Install

Get the latest updates as we post them — right on your browser

. Last Updated: 07/27/2016

Moscow's Great Breads Rise Again

Shopping in Moscow today, it is hard to understand why Russians are so proud of their bread. It seems that the only kinds of bread for sale are plain white loaves and stodgy black ones.


But in dilapidated premises on Ulitsa Sretenka, a small bakery is trying to bring back the great tradition of Russian baking. Known during the Soviet era as Bread Factory No. 14, the bakery has a long and illustrious history. Before the revolution, it belonged to Ivan Filippov, Russia's master baker.

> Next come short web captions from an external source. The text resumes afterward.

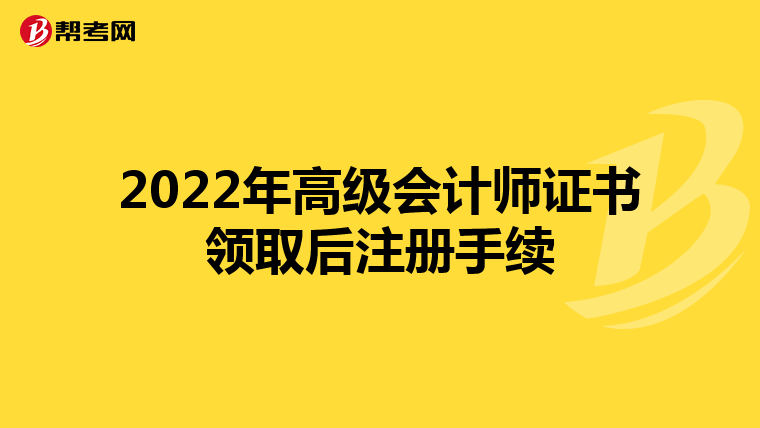2022年高級(jí)會(huì)計(jì)師證書領(lǐng)取后注冊(cè)手續(xù)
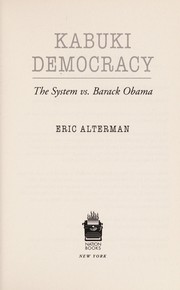 Cover of: Kabuki democracy | Eric Alterman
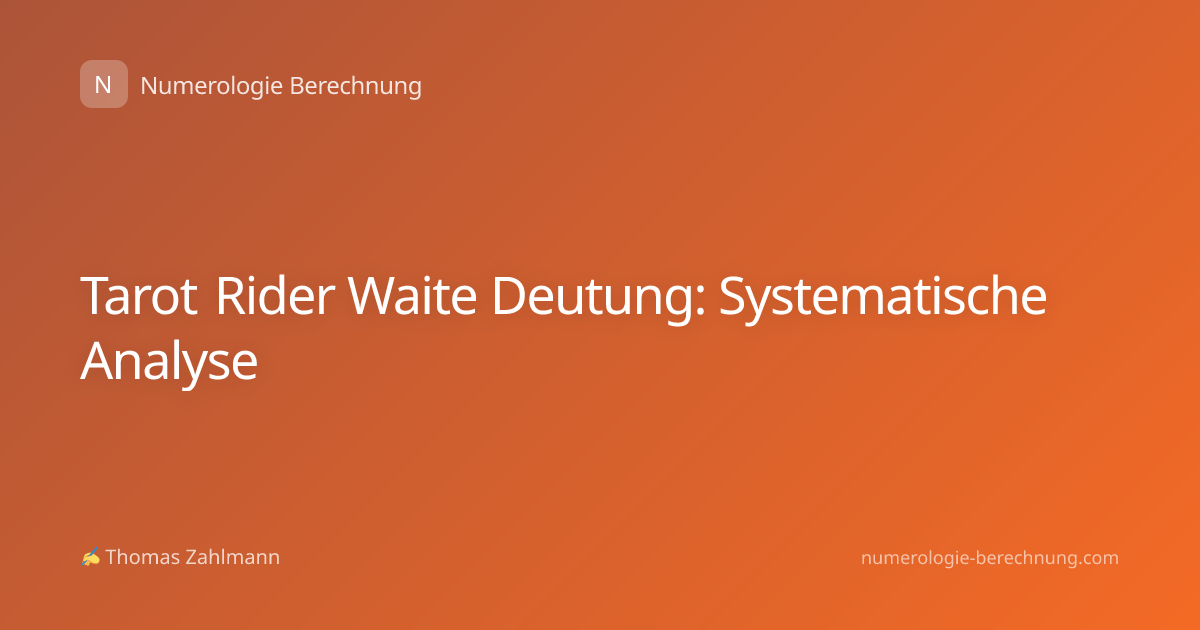 Tarot Rider Waite Deutung: Systematische Analyse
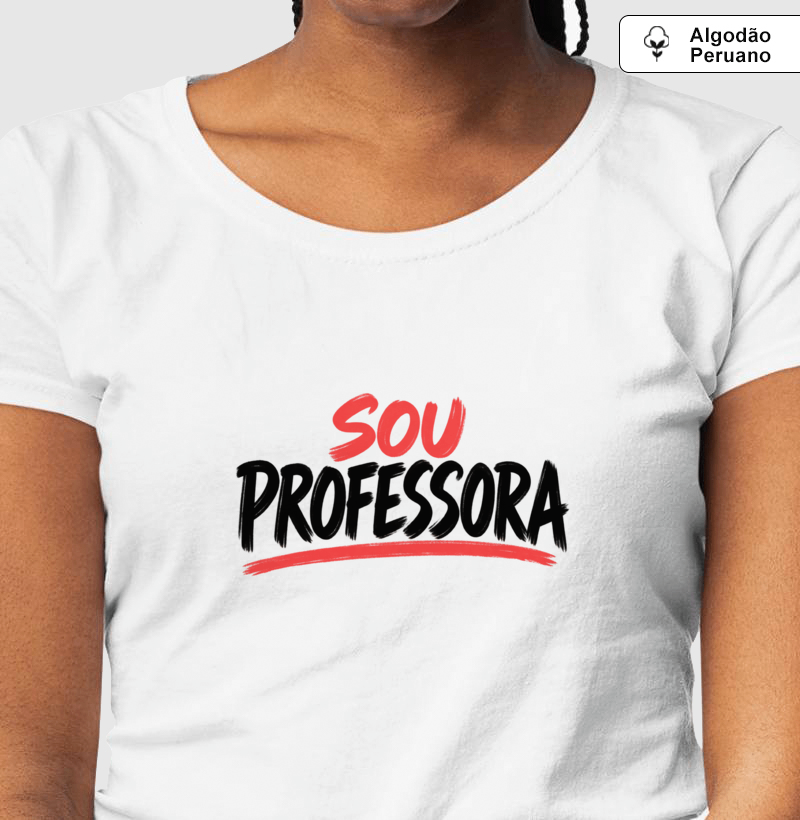 Camiseta Algodão Peruano Sou Professora - Letras Pretas - Imagem 2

Filippov's rolls, loaves and buns were sold in 37 stores across Russia. Legends developed about Filippov and his enormous repertoire of bread recipes. Poets sang his praises.


In "Moscow and the Muscovites", Vladimir Gilyarovsky tells of how the great Filippov turned a near political disaster into a culinary victory.


It began when Moscow's all-powerful imperial governor general, who always ate one of Filippov's buns with his tea, picked up a warm bun and found a cockroach in it. Filippov was summoned and asked to explain.


Sizing up the situation he said, "Well, I think. . . . . it's a raisin". and he took a bite of the cockroach-flavored bun.


The governor was still skeptical, so Filippov rushed back to his bakery and baked a whole batch of buns, filled with raisins rather than cockroaches. The recipe was a hit both with the governor and with Moscow.


Filippov went bankrupt in 1905. After the revolution, his bakeries were nationalized and put to other uses.


The bakery on Ulitsa Sretenka continued baking bread and gradually shifted from high quality baking to mass produced Soviet-style buns. Until the mid-1960s, it was the official bread bakery for the Kremlin.


As Russia's economy foundered, the demand for fine bread also fell. Lack of materials and low demand meant fewer and fewer fine breads were being made.


But a year ago, the bakery decided to return to its heritage. Vasily Pogulyayev, the bakery's director, said the decision was mostly commercial.


"We thought we could charge more if we sold something special. We wanted to make it our trademark", he said.


Reviving the traditions of bread baking has not been easy. For starters, nobody knew the recipes.


Galina Poznyak, head of the bakery's recipe laboratory, was sent to the Russian Library of Food in suburban Moscow, where she unearthed an old book with 350 recipes for bread.


She went to her laboratory and started testing them. In many cases, the ingredients, especially flour, had changed and it was not possible to reproduce the old recipes. But after much trial and error, the bakery began baking some of Filippov's favorite breads.


Today, once again, the bakery is baking the famous cockroach-raisin roll. Now called the Boyarsky, it is baked with raisins and has squares cut into the crust. The bakery also makes the Karavai, the big bread cake traditionally served with salt at weddings. It bakes the Kalach, a delicate white roll shaped like a tiny purse, and the Tulonsky bread, the Russian version of a French bread roll.


When the bakery was privatized earlier this year, its workers chose the name Russky Karavai, after the bread. The bakery has three shops and hopes to get foreign investment to be able to open a chain of tea shops throughout Moscow.


The bakery is still struggling to make ends meet, but its workers have an obvious sense of pride. The shop in front of the bakery is always filled with customers, waiting for the next fresh batch of bread from the old oven, just as it was a century ago when it was run by Ivan Filippov.